>> START INFORMATION PROVIDED

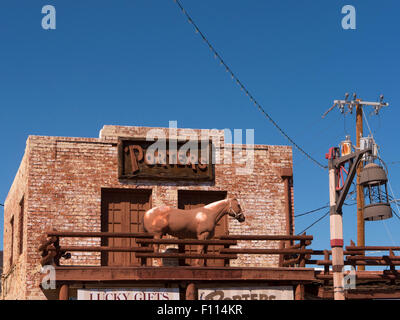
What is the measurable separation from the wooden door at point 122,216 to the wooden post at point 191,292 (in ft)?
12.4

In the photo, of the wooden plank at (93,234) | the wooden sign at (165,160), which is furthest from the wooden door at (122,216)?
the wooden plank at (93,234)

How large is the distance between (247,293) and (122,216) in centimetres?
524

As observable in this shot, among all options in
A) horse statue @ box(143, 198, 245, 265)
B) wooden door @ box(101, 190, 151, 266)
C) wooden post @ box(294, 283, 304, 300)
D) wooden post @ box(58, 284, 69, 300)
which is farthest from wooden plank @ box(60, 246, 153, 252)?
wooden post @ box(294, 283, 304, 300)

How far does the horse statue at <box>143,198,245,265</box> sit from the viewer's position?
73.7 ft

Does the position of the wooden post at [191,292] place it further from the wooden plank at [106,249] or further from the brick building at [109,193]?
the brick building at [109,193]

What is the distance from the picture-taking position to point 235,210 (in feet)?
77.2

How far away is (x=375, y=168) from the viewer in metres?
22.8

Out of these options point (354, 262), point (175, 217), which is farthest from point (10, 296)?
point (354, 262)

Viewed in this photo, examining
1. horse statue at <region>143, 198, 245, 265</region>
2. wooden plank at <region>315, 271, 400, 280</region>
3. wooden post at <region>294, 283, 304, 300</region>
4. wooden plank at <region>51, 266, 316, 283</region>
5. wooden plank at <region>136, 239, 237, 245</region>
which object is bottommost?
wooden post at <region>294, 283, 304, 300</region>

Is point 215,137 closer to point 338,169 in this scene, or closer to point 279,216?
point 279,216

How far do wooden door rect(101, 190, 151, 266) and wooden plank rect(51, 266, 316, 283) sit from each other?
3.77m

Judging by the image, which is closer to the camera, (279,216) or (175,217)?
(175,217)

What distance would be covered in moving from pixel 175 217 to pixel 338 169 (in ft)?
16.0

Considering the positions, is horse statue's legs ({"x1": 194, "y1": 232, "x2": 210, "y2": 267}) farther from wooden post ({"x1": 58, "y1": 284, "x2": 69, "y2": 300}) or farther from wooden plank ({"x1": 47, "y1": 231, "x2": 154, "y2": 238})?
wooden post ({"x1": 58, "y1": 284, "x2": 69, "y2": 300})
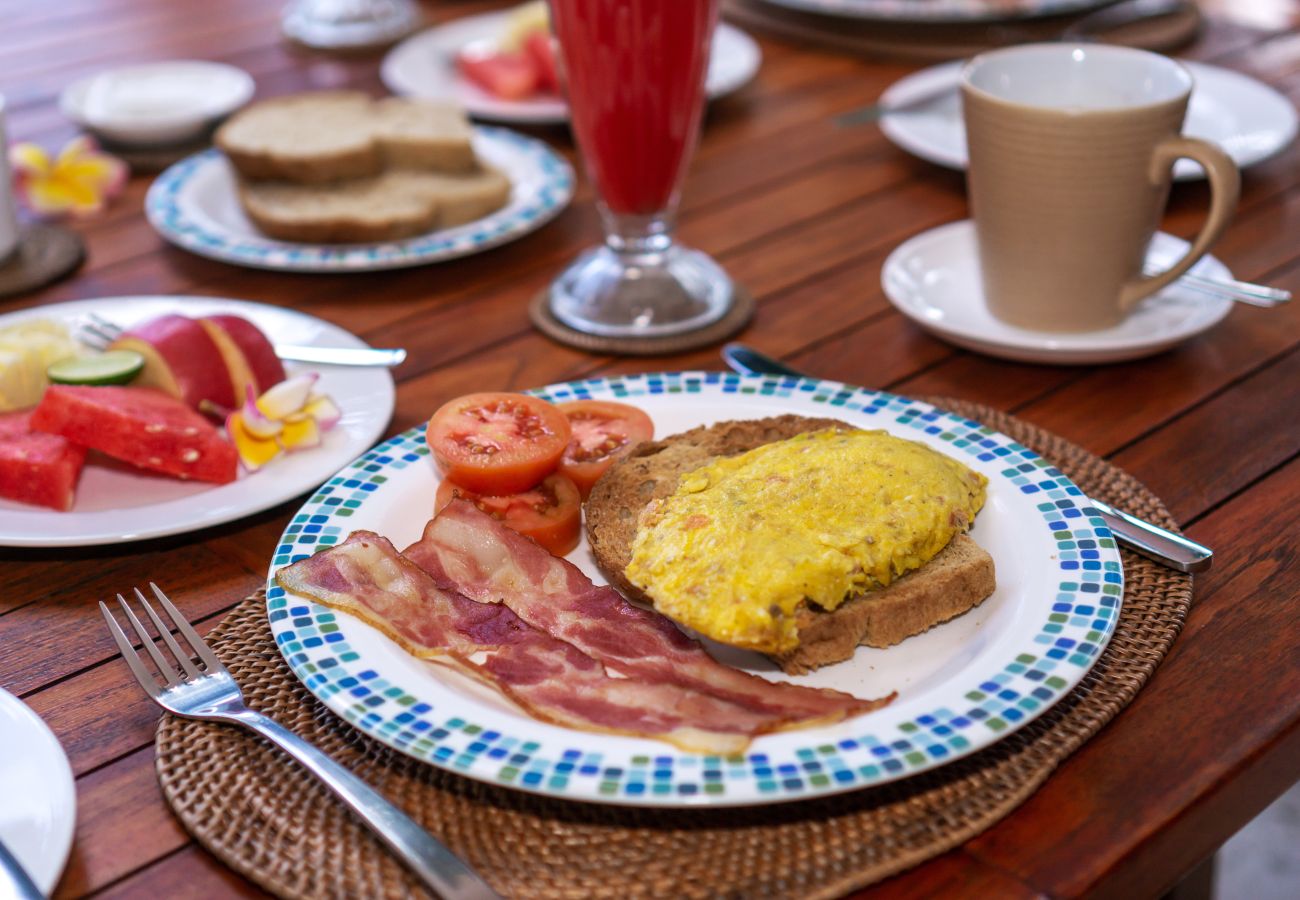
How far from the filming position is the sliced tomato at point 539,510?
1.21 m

>> END INFORMATION PROVIDED

AIM OF THE EXERCISE: Copy out, unchanged, the span of lines beginning with the one that includes "What is the distance" and running through the final line of the material above. Leave the pictures out.

TASK OUTPUT:
What is the distance from the picture-taking position to point 235,210 (in feet)?
77.2

How far away is (x=375, y=168) from the viewer in metres?
22.8

Out of these options point (354, 262), point (175, 217), which is farthest from point (10, 296)?
point (354, 262)

Viewed in this photo, examining
1. horse statue at <region>143, 198, 245, 265</region>
2. wooden plank at <region>315, 271, 400, 280</region>
3. wooden post at <region>294, 283, 304, 300</region>
4. wooden plank at <region>51, 266, 316, 283</region>
5. wooden plank at <region>136, 239, 237, 245</region>
which object is bottommost?
wooden post at <region>294, 283, 304, 300</region>

Is point 215,137 closer to point 338,169 in this scene, or closer to point 279,216?
point 279,216

How far do wooden door rect(101, 190, 151, 266) and wooden plank rect(51, 266, 316, 283) sit from each other?
3.77m

Judging by the image, which is closer to the camera, (279,216) or (175,217)?
(175,217)

What distance would be covered in moving from pixel 175 217 to pixel 338 169 (in ft)?
16.0

Considering the positions, is horse statue's legs ({"x1": 194, "y1": 232, "x2": 210, "y2": 267}) farther from wooden post ({"x1": 58, "y1": 284, "x2": 69, "y2": 300}) or farther from wooden plank ({"x1": 47, "y1": 231, "x2": 154, "y2": 238})?
wooden post ({"x1": 58, "y1": 284, "x2": 69, "y2": 300})
How far from the filming position is the sliced tomato at point 539,510?
1.21 m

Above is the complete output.